------ EXTRACT TO READ

Oklahoma Governor and lawmakers have reached a budget agreement on Tuesday.
Governor Mary Fallin, Senate President Pro Tempore Brian Bingman and House Speaker Jeffrey W. Hickman reached a 2017 fiscal year budget agreement that maintains common education funding at current levels, averts closures of hospitals and nursing homes and closes $969.3 million of the $1.3 billion budget gap policymakers faced this legislative session.
If passed by the Legislature, the agreement would set FY 2017 appropriation levels at $6.78 billion, which is $360.7 million, or 5 percent, less than FY 2016 appropriations prior to the midyear revenue failure and $67.8 million, or 1 percent, less than FY 2016 appropriations as adjusted by the midyear revenue failure.
The $1.3 billion budget hole was the largest in state history. Facing that gap, public schools braced for state aid reductions of up to 20 percent and the Oklahoma Health Care Authority had prepared to initiate provider rate cuts of up to 25 percent, which would have caused some hospitals and nursing homes statewide to close or dramatically reduce services.

------------

TASK GOAL:
Can you copy the Oklahoma budget agreement report above word for word, from its first sentence through its last?

------ PROVIDED INFORMATION

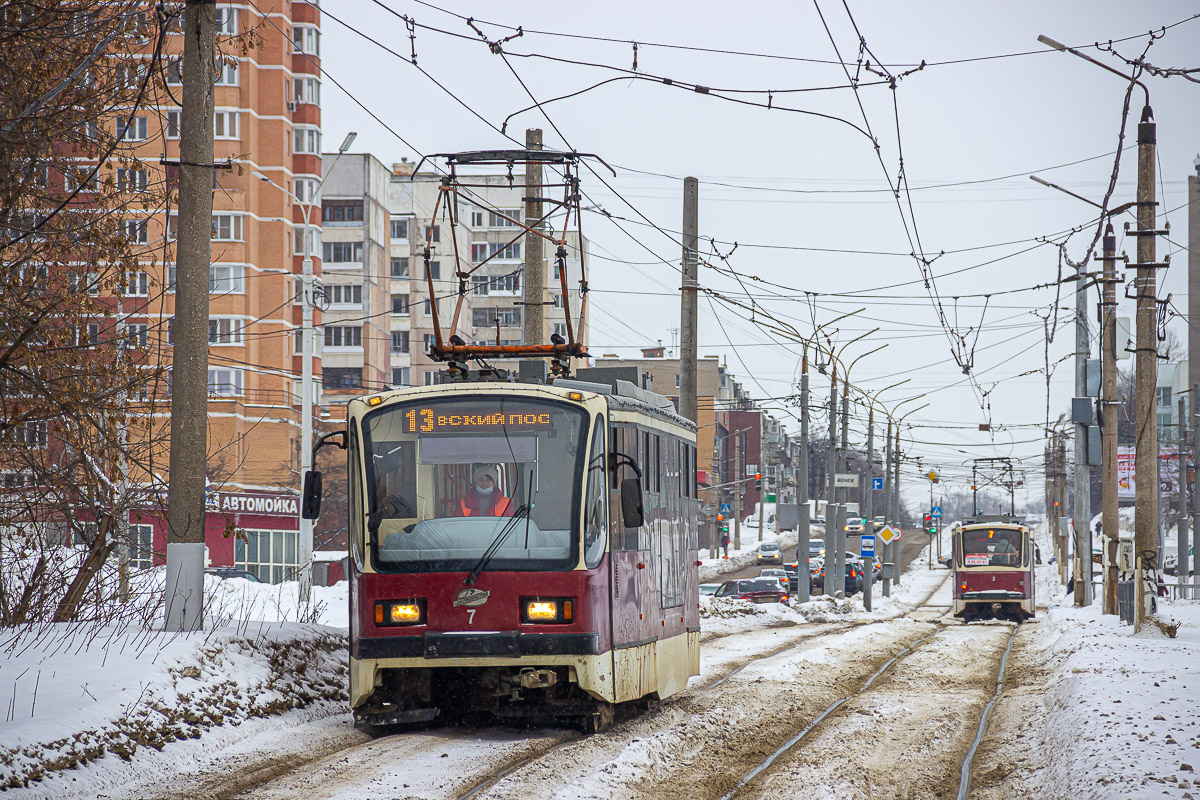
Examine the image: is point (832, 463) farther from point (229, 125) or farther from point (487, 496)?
point (229, 125)

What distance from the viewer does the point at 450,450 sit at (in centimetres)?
1127

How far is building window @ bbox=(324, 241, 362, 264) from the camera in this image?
3504 inches

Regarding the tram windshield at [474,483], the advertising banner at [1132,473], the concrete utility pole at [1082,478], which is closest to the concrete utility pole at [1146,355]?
the concrete utility pole at [1082,478]

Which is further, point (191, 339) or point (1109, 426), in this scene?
point (1109, 426)

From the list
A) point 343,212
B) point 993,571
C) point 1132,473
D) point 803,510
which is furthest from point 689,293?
point 343,212

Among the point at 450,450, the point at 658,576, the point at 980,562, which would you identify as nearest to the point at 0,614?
the point at 450,450

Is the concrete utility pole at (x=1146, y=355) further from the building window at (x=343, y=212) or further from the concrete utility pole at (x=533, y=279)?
the building window at (x=343, y=212)

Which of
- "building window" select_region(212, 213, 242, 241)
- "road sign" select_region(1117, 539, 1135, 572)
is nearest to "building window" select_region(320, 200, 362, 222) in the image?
"building window" select_region(212, 213, 242, 241)

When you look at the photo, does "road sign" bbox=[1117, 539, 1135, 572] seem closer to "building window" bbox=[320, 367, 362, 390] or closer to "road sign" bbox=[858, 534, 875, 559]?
"road sign" bbox=[858, 534, 875, 559]

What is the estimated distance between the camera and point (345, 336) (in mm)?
88250

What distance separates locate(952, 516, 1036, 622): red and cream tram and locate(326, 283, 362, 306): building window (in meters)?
57.2

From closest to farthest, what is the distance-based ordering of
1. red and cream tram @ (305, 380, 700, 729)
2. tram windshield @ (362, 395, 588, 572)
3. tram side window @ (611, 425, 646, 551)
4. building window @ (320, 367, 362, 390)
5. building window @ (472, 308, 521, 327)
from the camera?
1. red and cream tram @ (305, 380, 700, 729)
2. tram windshield @ (362, 395, 588, 572)
3. tram side window @ (611, 425, 646, 551)
4. building window @ (320, 367, 362, 390)
5. building window @ (472, 308, 521, 327)

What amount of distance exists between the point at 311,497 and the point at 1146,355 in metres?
17.8

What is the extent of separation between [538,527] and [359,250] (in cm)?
7993
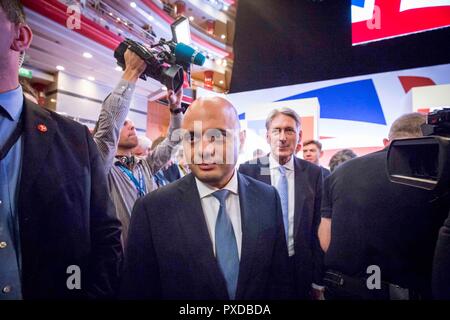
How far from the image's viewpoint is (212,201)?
841 mm

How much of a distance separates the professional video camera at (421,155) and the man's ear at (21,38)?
1.06m

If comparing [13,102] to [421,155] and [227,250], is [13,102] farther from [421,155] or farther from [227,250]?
[421,155]

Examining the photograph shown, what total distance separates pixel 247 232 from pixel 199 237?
0.48 feet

------------

ANSWER TO THIS PROBLEM:
Oklahoma Governor and lawmakers have reached a budget agreement on Tuesday.
Governor Mary Fallin, Senate President Pro Tempore Brian Bingman and House Speaker Jeffrey W. Hickman reached a 2017 fiscal year budget agreement that maintains common education funding at current levels, averts closures of hospitals and nursing homes and closes $969.3 million of the $1.3 billion budget gap policymakers faced this legislative session.
If passed by the Legislature, the agreement would set FY 2017 appropriation levels at $6.78 billion, which is $360.7 million, or 5 percent, less than FY 2016 appropriations prior to the midyear revenue failure and $67.8 million, or 1 percent, less than FY 2016 appropriations as adjusted by the midyear revenue failure.
The $1.3 billion budget hole was the largest in state history. Facing that gap, public schools braced for state aid reductions of up to 20 percent and the Oklahoma Health Care Authority had prepared to initiate provider rate cuts of up to 25 percent, which would have caused some hospitals and nursing homes statewide to close or dramatically reduce services.